— Short problem —
Begin with the line that contains "Which item of" and transcribe each line after it, up to and including the last line of the listing below.

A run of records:
--- START ---

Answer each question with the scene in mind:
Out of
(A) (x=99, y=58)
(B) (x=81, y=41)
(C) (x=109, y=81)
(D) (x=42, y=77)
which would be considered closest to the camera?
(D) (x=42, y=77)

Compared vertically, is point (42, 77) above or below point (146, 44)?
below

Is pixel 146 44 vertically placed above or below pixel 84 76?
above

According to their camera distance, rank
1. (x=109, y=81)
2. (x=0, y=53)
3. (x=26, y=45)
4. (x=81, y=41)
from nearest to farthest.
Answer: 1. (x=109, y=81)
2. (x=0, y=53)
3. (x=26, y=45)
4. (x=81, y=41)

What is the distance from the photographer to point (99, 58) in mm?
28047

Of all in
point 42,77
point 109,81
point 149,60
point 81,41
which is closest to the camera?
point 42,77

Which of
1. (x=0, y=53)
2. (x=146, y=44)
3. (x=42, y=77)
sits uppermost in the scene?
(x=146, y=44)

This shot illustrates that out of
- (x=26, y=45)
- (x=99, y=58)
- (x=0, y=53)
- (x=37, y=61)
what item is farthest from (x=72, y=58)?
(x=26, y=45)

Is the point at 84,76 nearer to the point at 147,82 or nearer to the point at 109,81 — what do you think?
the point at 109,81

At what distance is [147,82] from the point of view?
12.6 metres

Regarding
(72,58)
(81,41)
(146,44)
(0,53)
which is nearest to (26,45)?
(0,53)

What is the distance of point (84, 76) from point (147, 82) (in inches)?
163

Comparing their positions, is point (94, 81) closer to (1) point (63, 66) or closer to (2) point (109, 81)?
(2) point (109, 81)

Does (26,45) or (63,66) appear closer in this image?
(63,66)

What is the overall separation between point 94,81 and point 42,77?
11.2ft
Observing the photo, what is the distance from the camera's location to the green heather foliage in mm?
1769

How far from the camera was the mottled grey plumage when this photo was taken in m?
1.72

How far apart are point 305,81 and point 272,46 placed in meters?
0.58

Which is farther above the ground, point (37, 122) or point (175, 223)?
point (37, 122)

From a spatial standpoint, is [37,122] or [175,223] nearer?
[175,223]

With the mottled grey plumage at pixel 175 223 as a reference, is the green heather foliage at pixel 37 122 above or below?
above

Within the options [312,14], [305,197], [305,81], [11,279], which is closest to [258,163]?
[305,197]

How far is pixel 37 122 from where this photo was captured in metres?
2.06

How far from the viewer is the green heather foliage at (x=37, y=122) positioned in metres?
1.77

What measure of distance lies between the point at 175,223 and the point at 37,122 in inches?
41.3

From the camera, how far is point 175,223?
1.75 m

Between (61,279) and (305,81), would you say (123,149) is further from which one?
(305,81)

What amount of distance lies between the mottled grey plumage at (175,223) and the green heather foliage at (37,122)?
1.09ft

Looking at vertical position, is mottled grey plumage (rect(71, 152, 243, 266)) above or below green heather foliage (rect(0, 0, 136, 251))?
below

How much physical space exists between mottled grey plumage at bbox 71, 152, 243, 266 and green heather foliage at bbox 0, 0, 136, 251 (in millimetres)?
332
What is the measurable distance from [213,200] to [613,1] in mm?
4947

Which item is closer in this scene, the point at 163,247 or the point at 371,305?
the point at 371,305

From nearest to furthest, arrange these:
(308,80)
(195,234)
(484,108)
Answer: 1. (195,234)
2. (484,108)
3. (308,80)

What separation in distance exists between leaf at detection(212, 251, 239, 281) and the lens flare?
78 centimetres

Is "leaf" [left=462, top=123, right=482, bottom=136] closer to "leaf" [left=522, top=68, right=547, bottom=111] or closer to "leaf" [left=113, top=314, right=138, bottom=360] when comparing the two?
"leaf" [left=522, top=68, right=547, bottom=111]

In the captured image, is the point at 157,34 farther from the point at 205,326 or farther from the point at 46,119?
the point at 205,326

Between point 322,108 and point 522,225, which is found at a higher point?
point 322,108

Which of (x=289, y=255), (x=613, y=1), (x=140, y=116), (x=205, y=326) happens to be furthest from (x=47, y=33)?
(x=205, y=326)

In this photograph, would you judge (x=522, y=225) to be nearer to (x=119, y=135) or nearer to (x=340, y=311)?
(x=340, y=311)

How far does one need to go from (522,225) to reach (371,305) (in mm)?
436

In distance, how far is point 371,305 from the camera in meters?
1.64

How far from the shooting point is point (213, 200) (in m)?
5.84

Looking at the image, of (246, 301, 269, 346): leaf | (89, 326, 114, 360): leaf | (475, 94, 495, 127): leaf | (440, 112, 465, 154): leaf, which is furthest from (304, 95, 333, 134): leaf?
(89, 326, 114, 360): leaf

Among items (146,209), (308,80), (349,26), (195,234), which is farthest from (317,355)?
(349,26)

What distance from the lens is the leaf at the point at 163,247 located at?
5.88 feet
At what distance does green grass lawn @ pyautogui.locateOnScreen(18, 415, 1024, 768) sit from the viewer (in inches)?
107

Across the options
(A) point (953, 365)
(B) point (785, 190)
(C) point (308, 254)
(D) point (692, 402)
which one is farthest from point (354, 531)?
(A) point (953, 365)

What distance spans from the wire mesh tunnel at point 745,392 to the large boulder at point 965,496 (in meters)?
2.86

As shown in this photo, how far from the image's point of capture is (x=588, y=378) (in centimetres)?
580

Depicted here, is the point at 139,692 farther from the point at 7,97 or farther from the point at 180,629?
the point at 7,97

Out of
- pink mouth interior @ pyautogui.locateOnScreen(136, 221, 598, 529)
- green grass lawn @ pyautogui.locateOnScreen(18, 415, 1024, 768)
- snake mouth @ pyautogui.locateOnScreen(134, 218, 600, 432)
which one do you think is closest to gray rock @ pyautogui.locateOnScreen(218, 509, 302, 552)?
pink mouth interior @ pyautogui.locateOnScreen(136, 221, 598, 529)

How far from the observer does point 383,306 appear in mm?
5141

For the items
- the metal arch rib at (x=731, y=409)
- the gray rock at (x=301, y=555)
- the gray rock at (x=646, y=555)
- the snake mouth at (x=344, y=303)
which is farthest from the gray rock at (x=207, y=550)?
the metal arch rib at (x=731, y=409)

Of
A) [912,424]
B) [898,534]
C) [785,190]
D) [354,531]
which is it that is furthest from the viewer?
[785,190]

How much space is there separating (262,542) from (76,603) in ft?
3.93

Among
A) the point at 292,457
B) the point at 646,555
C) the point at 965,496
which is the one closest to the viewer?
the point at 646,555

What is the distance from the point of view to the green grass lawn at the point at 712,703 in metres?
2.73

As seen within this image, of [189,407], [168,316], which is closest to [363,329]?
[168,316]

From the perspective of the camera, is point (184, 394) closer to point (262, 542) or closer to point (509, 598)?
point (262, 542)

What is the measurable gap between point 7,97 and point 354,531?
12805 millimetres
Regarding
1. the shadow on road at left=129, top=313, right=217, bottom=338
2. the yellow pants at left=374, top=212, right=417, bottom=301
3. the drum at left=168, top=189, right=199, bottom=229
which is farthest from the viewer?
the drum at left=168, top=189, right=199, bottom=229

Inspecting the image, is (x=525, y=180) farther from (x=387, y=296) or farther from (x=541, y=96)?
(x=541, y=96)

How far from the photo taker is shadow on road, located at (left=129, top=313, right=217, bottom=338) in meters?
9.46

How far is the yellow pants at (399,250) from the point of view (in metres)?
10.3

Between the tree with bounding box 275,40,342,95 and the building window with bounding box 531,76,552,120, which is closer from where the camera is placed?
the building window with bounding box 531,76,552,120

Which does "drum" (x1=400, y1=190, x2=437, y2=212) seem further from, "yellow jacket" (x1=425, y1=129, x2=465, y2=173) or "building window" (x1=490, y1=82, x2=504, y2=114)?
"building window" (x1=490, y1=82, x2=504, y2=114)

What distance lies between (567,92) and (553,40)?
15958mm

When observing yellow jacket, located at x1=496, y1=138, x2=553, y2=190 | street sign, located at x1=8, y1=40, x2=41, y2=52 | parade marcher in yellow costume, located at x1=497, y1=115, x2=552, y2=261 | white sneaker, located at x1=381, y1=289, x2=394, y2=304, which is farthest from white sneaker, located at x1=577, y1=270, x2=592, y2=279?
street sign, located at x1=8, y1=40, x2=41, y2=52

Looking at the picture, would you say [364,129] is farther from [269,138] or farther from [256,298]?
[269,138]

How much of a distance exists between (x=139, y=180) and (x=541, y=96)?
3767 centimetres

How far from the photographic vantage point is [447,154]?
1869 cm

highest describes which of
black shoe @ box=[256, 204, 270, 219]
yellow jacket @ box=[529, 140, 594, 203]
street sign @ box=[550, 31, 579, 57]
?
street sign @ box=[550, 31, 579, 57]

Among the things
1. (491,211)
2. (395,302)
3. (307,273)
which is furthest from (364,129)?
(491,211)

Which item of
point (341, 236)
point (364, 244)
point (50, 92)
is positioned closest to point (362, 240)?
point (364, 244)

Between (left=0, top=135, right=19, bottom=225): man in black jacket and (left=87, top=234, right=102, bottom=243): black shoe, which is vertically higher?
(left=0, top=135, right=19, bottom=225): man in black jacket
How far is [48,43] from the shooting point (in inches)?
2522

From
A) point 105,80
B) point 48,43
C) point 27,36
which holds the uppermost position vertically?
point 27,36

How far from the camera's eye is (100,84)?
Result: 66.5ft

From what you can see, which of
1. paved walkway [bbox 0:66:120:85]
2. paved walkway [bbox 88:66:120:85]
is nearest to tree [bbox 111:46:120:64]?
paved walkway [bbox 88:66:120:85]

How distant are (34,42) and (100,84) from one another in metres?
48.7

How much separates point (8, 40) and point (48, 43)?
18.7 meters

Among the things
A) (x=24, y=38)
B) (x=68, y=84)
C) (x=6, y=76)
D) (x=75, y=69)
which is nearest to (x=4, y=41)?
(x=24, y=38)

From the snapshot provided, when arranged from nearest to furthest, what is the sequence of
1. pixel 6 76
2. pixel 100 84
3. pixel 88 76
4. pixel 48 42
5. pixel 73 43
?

--- END ---

— Complete answer —
Which item of
point (341, 236)
point (364, 244)
point (50, 92)
is positioned closest to point (362, 240)?
point (364, 244)

Between (left=0, top=135, right=19, bottom=225): man in black jacket and (left=87, top=234, right=102, bottom=243): black shoe, which is vertically higher?
(left=0, top=135, right=19, bottom=225): man in black jacket
How far is [48,43] from the shooting point (in inches)?
2522

From
A) point 105,80
B) point 48,43
C) point 27,36
which holds the uppermost position vertically?
point 27,36

How far from the camera's eye is (100,84)?
Result: 66.5ft

From what you can see, which of
1. paved walkway [bbox 0:66:120:85]
2. paved walkway [bbox 88:66:120:85]
is nearest to tree [bbox 111:46:120:64]?
paved walkway [bbox 88:66:120:85]

How distant are (34,42) and (100,84) from one another in metres?
48.7

How much separates point (8, 40) and point (48, 43)?
18.7 meters

Among the things
A) (x=24, y=38)
B) (x=68, y=84)
C) (x=6, y=76)
D) (x=75, y=69)
which is nearest to (x=4, y=41)?
(x=24, y=38)

From the snapshot provided, when arranged from nearest to furthest, what is the sequence of
1. pixel 6 76
2. pixel 100 84
3. pixel 88 76
4. pixel 48 42
5. pixel 73 43
?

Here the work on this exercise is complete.